Objective. The postictal state after bilateral tonic-clonic seizures is often prolonged and can have significant impact on a patient's quality of life. Considerable variability exists in the magnitude of postictal agitation and in the speed of recovery, the determinants of which are not well understood. We studied postictal behavior after tonic-clonic seizures in various epilepsy localizations, focusing on postictal agitation and time to responsiveness.

Methods. We retrospectively identified 15 adult patients each with idiopathic generalized, left temporal lobe, right temporal lobe and frontal lobe epilepsy. Localization in focal epilepsy was validated by good outcome after resective surgery at one-year of follow-up. The first tonic-clonic seizure with reliable video and EEG for each patient was analyzed by two reviewers, one of whom was blinded to clinical data. Clinical, ictal and postictal variables were collected for each patient and analyzed. Postictal agitation was classified as mild and marked.

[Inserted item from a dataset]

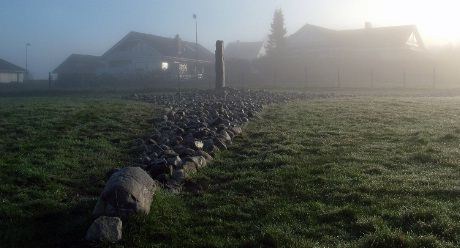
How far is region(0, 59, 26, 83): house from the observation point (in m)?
64.8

Results. We reviewed 60 tonic-clonic seizures, 15 in each of four patient groups. Postictal agitation was observed in 14 patients (23.3%; marked in one and mild in 13). Postictal agitation was most common in patients with left temporal (seven patients) and least common in idiopathic generalized epilepsy (one patient) groups (p=0.035). Based on subgroup analysis (n=28), time to responsiveness was 6.6 minutes for frontal, 7.2 minutes for generalized, 10 minutes for right temporal and 15.7 minutes for the left temporal groups (p<0.05 for frontal vs. left temporal, generalized vs. left temporal). Time to responsiveness was longer in patients with agitation than without (13.9 minutes vs. 7.7 minutes; p=0.048). Patient ictal and postictal characteristics demonstrated no relationship to agitation or latency to postictal recovery.

Significance. To mitigate harm, patients must be monitored carefully after tonic-clonic seizures, especially patients with left temporal lobe epilepsy. Studies evaluating medical and behavioral interventions to promote postictal recovery are needed.